Dr hab. Magdalena Suchacz podkreśla, że nie ma żadnych przeciwskazań, by kobieta zakażona HIV posiadała potomstwo i urodziła je zdrowe. Pod pewnymi warunkami.

Ważne jest przede wszystkim, aby ciężarna przyjmowała regularnie leki antyretrowirusowe, najlepiej przez cały okres ciąży, i miała niewykrywalną wiremię HIV w surowicy w trakcie porodu. Wtedy szansa na urodzenie przez nią zdrowego dziecka, niezakażonego HIV, wynosi 99 proc. Stąd tak istotne jest testowanie kobiet planujących zajść w ciążę i kobiet ciężarnych. Lekarz powinien zaproponować kobiecie ciężarnej badanie przesiewowe w kierunku zakażenia HIV (test IV generacji) dwukrotnie: w pierwszym trymestrze do 10 tygodnia ciąży lub w chwili pierwszego zgłoszenia się oraz w trzecim trymestrze pomiędzy 33. a 37. tygodniem ciąży. Optymalne jest również zalecenie testu partnerowi ciężarnej. U każdej kobiety zgłaszającej się do porodu należy zweryfikować badania w kierunku HIV (z 33.-37. tygodnia ciąży), a w razie braku aktualnych wyników należy je niezwłocznie wykonać. Jedyną niedogodnością, z którą muszą się pogodzić matki zakażone HIV, jest całkowity zakaz karmienia piersią – wyjaśnia ekspertka.

 

Mądra Polka przed szkodą, czyli profilaktyka przedekspozycyjna

Profilaktyka przedekspozycyjna, czyli PrEp z ang. pre-exposure prophylaxis, to podawanie wybranych leków antyretrowirusowych osobom jeszcze niezakażonym HIV w celu zminimalizowania ryzyka nabycia tego zakażenia. – W PrEP stosuje się kombinację leków przyjmowanych raz na dobę w postaci jednej tabletki w sposób ciągły. Taka profilaktyka cechuje się bardzo wysoką skutecznością. Powinna jednak być prowadzona w ośrodkach, gdzie możliwa jest również diagnostyka w kierunku zakażenia HIV, HBV, HCV, jak i innych chorób przenoszonych drogą płciową, oraz ich leczenie. PrEP w Polsce nie podlega refundacji, ale na szczęście, w ostatnich latach jej koszt drastycznie spadł, dzięki wprowadzeniu na rynek tzw. preparatów generycznych – mówi dr hab. Magdalena Suchacz.
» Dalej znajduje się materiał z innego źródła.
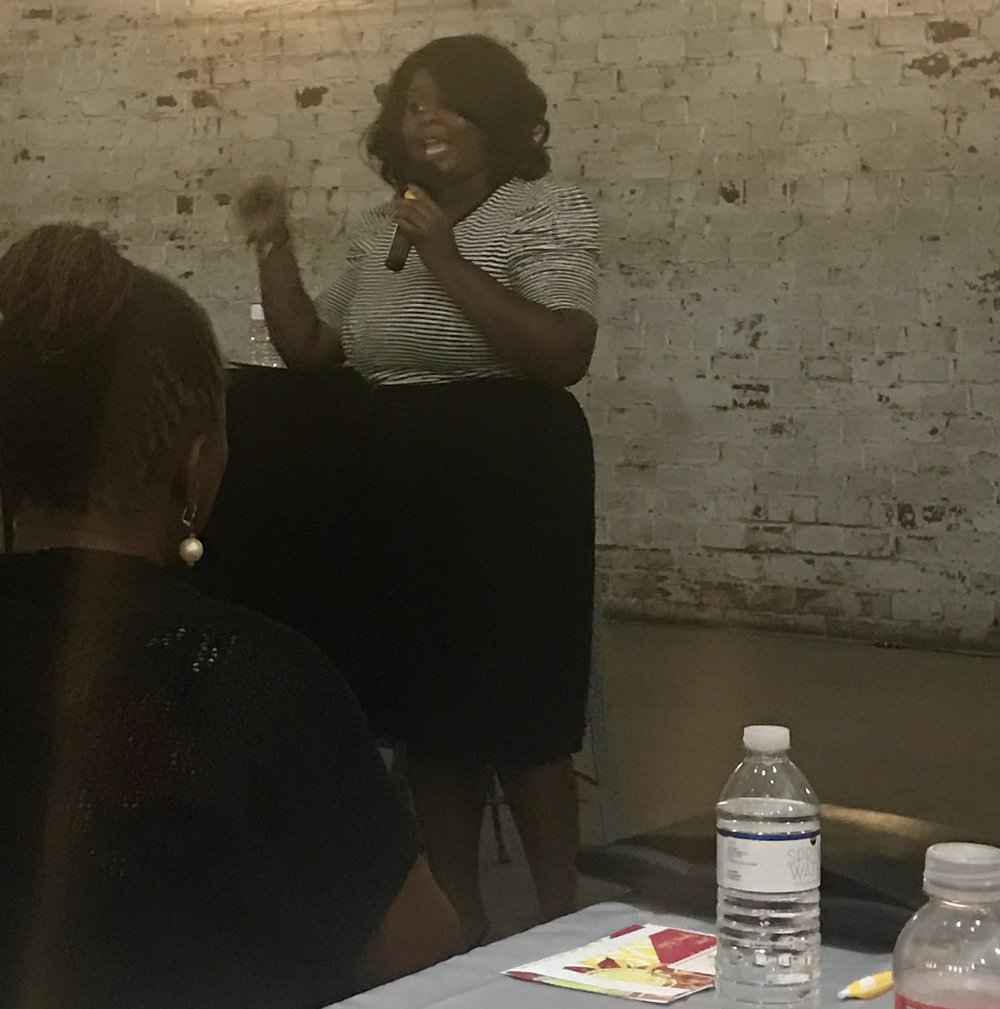 Tammy Charles presenting at the EKHOS Conversation & Cocktails: Combating Imposter Syndrome at the Rialto Theatre in Tampa and August 8, 2018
PrEP jest polecana osobom mającym kontakty seksualne bez prezerwatywy z osobami zakażonymi HIV lub o nieznanym statusie serologicznym. Również tym, które w ciągu ostatniego roku stosowały profilaktykę poekspozycyjną po kontakcie seksualnym i/lub chorowały na chorobę przenoszoną drogą płciową, osobom mającym kontakty seksualne pod wpływem środków psychoaktywnych i zażywających narkotyki dożylne oraz osobom świadczącym usługi seksualne.